> _Directions for this task_
Would you write out the listing verbatim and skip every picture in it?
-- Data shown start --
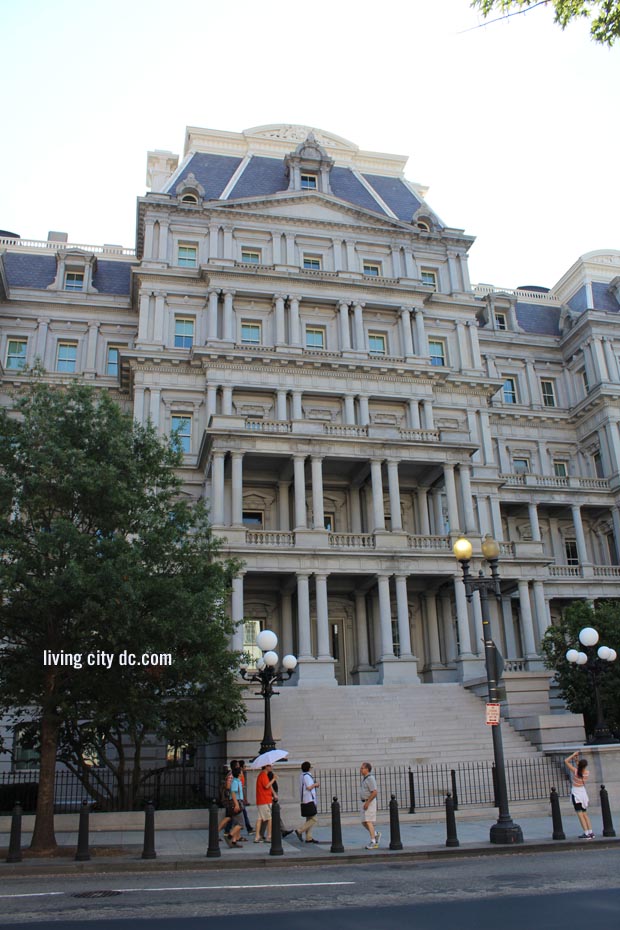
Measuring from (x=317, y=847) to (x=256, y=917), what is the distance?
7.03 m

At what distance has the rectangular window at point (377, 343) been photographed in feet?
148

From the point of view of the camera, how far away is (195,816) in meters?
20.0

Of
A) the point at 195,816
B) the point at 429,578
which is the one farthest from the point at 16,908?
the point at 429,578

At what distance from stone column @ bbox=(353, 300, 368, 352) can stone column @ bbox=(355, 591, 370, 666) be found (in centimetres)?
1342

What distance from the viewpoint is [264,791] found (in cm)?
1745

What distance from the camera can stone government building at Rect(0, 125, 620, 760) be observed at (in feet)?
118

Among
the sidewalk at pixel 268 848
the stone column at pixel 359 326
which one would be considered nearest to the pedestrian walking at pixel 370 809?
the sidewalk at pixel 268 848

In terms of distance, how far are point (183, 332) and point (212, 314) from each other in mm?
2196

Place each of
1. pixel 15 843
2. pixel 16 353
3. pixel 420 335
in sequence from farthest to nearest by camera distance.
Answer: pixel 16 353
pixel 420 335
pixel 15 843

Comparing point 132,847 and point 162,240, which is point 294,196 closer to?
point 162,240

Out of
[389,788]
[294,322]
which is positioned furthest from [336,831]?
[294,322]

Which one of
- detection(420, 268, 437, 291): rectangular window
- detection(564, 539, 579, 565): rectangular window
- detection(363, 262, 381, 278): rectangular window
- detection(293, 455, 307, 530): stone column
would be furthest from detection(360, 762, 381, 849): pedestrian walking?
detection(420, 268, 437, 291): rectangular window

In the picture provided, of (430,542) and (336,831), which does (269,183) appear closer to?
(430,542)

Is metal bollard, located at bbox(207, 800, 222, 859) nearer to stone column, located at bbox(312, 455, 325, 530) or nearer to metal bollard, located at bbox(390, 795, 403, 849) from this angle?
metal bollard, located at bbox(390, 795, 403, 849)
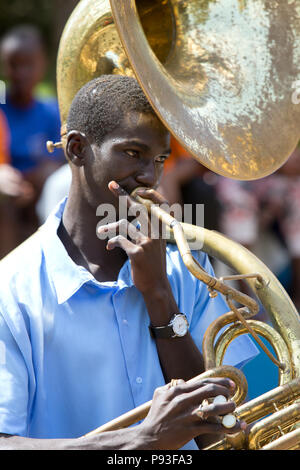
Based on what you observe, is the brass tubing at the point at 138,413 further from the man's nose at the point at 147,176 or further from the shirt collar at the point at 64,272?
the man's nose at the point at 147,176

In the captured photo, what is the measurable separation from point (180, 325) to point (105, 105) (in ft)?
2.11

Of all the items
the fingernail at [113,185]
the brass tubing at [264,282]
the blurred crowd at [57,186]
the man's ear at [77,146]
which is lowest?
the brass tubing at [264,282]

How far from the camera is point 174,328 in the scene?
6.66 feet

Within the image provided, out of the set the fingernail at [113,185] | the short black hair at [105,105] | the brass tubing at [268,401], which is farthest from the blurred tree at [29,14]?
the brass tubing at [268,401]

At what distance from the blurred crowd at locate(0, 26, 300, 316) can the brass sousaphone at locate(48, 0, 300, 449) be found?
51.3 inches

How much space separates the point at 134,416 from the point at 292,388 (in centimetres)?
45

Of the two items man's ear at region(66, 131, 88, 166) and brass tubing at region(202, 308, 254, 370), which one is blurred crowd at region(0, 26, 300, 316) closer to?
man's ear at region(66, 131, 88, 166)

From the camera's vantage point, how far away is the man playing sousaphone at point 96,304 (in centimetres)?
196

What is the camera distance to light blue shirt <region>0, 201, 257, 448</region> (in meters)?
1.94

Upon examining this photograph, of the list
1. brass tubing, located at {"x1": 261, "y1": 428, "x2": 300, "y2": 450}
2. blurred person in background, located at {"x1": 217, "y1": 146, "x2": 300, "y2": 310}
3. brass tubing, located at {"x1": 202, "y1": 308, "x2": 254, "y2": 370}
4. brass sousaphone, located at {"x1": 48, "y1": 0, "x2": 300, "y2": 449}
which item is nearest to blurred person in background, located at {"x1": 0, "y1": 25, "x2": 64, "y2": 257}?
blurred person in background, located at {"x1": 217, "y1": 146, "x2": 300, "y2": 310}

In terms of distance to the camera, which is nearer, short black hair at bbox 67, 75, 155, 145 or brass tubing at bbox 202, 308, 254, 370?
brass tubing at bbox 202, 308, 254, 370

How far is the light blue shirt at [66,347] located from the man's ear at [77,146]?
25 cm

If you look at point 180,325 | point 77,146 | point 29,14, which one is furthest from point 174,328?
point 29,14

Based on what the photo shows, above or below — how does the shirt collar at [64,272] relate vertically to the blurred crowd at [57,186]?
below
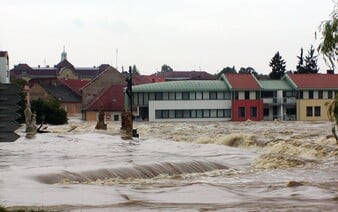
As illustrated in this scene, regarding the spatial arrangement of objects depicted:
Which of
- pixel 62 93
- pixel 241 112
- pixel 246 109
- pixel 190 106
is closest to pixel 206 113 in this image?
pixel 190 106

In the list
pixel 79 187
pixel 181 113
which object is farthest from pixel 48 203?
pixel 181 113

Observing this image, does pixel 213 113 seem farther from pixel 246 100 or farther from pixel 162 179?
pixel 162 179

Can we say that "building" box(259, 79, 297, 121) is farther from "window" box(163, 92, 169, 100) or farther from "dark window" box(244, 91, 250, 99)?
"window" box(163, 92, 169, 100)

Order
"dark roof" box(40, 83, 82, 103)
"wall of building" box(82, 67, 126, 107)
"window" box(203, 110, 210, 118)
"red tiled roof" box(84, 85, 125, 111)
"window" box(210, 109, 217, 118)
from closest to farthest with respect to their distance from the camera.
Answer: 1. "window" box(203, 110, 210, 118)
2. "window" box(210, 109, 217, 118)
3. "red tiled roof" box(84, 85, 125, 111)
4. "wall of building" box(82, 67, 126, 107)
5. "dark roof" box(40, 83, 82, 103)

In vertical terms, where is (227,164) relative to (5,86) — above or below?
below

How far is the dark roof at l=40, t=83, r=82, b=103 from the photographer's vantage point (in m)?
119

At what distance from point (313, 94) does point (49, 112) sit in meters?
35.6

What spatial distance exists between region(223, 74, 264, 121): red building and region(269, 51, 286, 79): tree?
113 feet

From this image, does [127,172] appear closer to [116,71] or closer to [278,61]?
[116,71]

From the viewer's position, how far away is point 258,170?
2494cm

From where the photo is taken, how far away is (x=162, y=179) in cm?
2125

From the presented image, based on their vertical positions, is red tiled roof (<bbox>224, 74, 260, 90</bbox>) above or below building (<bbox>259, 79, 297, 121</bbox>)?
above

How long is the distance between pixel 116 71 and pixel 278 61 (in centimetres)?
3036

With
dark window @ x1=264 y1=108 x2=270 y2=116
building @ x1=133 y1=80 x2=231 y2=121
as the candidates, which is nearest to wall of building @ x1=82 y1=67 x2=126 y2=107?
building @ x1=133 y1=80 x2=231 y2=121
-- Data shown end --
> _Answer for this exercise_
Measuring from (x=317, y=847) to (x=256, y=917), what is the distance?
7.03 m

At what distance has the rectangular window at point (377, 343) been photographed in feet?
148

From the point of view of the camera, how far away is (195,816) in meters?
20.0

Of
A) the point at 195,816
B) the point at 429,578
which is the one farthest from the point at 16,908?
the point at 429,578

At what distance from stone column @ bbox=(353, 300, 368, 352) can stone column @ bbox=(355, 591, 370, 666) be found (in centimetres)?
1342

What distance from the viewpoint is [264,791] found (in cm)?
1745

What distance from the camera can stone government building at Rect(0, 125, 620, 760) be observed at (in feet)?
118

Among
the sidewalk at pixel 268 848
the stone column at pixel 359 326
which one would be considered nearest to the pedestrian walking at pixel 370 809?
the sidewalk at pixel 268 848

In terms of distance, how far are point (183, 332) and point (212, 314) from each other in mm?
2196

Place each of
1. pixel 15 843
2. pixel 16 353
3. pixel 420 335
in sequence from farthest to nearest by camera distance.
Answer: pixel 16 353
pixel 420 335
pixel 15 843

Comparing point 132,847 and point 162,240, which is point 294,196 closer to?
point 162,240

Out of
[389,788]
[294,322]
which is positioned furthest from [336,831]?
[294,322]

Which one of
- detection(420, 268, 437, 291): rectangular window
- detection(564, 539, 579, 565): rectangular window
- detection(363, 262, 381, 278): rectangular window
- detection(293, 455, 307, 530): stone column
would be furthest from detection(360, 762, 381, 849): pedestrian walking?
detection(420, 268, 437, 291): rectangular window

In the picture provided, of (430,542) and (336,831), which does (269,183) appear closer to?
(430,542)

Is metal bollard, located at bbox(207, 800, 222, 859) nearer to stone column, located at bbox(312, 455, 325, 530) or nearer to metal bollard, located at bbox(390, 795, 403, 849) from this angle?
metal bollard, located at bbox(390, 795, 403, 849)
Based on what you observe, is the brass tubing at the point at 138,413 further from the man's nose at the point at 147,176 or further from the shirt collar at the point at 64,272?
the man's nose at the point at 147,176

In the captured photo, what is the measurable separation from point (180, 325) to point (105, 105) (in ft)?
2.11

Of all the items
the fingernail at [113,185]
the brass tubing at [264,282]
the blurred crowd at [57,186]
the man's ear at [77,146]
which is lowest?
the brass tubing at [264,282]

How far from the camera is point 174,328 in the scene?
6.66 feet

Within the image provided, out of the set the fingernail at [113,185] | the short black hair at [105,105] | the brass tubing at [268,401], which is farthest from the blurred tree at [29,14]?
the brass tubing at [268,401]

At what distance from the blurred crowd at locate(0, 26, 300, 316) can the brass sousaphone at locate(48, 0, 300, 449) be found?
51.3 inches

How much space separates the point at 134,416 from the point at 292,388 (in centimetres)?
45

Of the two items man's ear at region(66, 131, 88, 166) and brass tubing at region(202, 308, 254, 370), which one is blurred crowd at region(0, 26, 300, 316) closer to?
man's ear at region(66, 131, 88, 166)

From the camera's vantage point, how far away is the man playing sousaphone at point 96,304 (in centimetres)?
196

What is the camera distance to light blue shirt <region>0, 201, 257, 448</region> (in meters)?
1.94

Upon examining this photograph, of the list
1. brass tubing, located at {"x1": 261, "y1": 428, "x2": 300, "y2": 450}
2. blurred person in background, located at {"x1": 217, "y1": 146, "x2": 300, "y2": 310}
3. brass tubing, located at {"x1": 202, "y1": 308, "x2": 254, "y2": 370}
4. brass sousaphone, located at {"x1": 48, "y1": 0, "x2": 300, "y2": 449}
which item is nearest to blurred person in background, located at {"x1": 0, "y1": 25, "x2": 64, "y2": 257}?
blurred person in background, located at {"x1": 217, "y1": 146, "x2": 300, "y2": 310}

In terms of distance to the camera, which is nearer, short black hair at bbox 67, 75, 155, 145 or brass tubing at bbox 202, 308, 254, 370?
brass tubing at bbox 202, 308, 254, 370

How far is the light blue shirt at [66,347] located from the man's ear at [77,146]?
25 cm

If you look at point 180,325 | point 77,146 | point 29,14, which one is furthest from point 174,328?
point 29,14

Based on what the photo shows, above or below — how does the shirt collar at [64,272] relate vertically to the blurred crowd at [57,186]?
below
As illustrated in this scene, regarding the spatial arrangement of objects depicted:
Which of
- pixel 62 93
- pixel 241 112
- pixel 246 109
- pixel 190 106
is closest to pixel 206 113 in this image?
pixel 190 106

In the list
pixel 79 187
pixel 181 113
which object is farthest from pixel 48 203?
pixel 181 113

Observing this image, does pixel 213 113 seem farther from pixel 246 100 or farther from pixel 162 179?
pixel 162 179

Can we say that "building" box(259, 79, 297, 121) is farther from "window" box(163, 92, 169, 100) or farther from "dark window" box(244, 91, 250, 99)?
"window" box(163, 92, 169, 100)

Order
"dark roof" box(40, 83, 82, 103)
"wall of building" box(82, 67, 126, 107)
"window" box(203, 110, 210, 118)
"red tiled roof" box(84, 85, 125, 111)
"window" box(210, 109, 217, 118)
from closest to farthest with respect to their distance from the camera.
Answer: 1. "window" box(203, 110, 210, 118)
2. "window" box(210, 109, 217, 118)
3. "red tiled roof" box(84, 85, 125, 111)
4. "wall of building" box(82, 67, 126, 107)
5. "dark roof" box(40, 83, 82, 103)

In vertical terms, where is (227,164) relative to (5,86) — above or below?
below

How far is the dark roof at l=40, t=83, r=82, b=103 from the photographer's vantage point (in m)?
119

At what distance from point (313, 94) does point (49, 112) sit in meters?
35.6

What spatial distance exists between region(223, 74, 264, 121): red building and region(269, 51, 286, 79): tree?
113 feet

From this image, does [127,172] appear closer to [116,71] or closer to [278,61]?
[116,71]

From the viewer's position, how far away is point 258,170?
2494cm

From where the photo is taken, how far away is (x=162, y=179) in cm?
2125

From the presented image, based on their vertical positions, is red tiled roof (<bbox>224, 74, 260, 90</bbox>) above or below building (<bbox>259, 79, 297, 121</bbox>)?
above

How long is the distance between pixel 116 71 and pixel 278 61 (in centimetres)?
3036

With
dark window @ x1=264 y1=108 x2=270 y2=116
building @ x1=133 y1=80 x2=231 y2=121
as the candidates, which is nearest to wall of building @ x1=82 y1=67 x2=126 y2=107?
building @ x1=133 y1=80 x2=231 y2=121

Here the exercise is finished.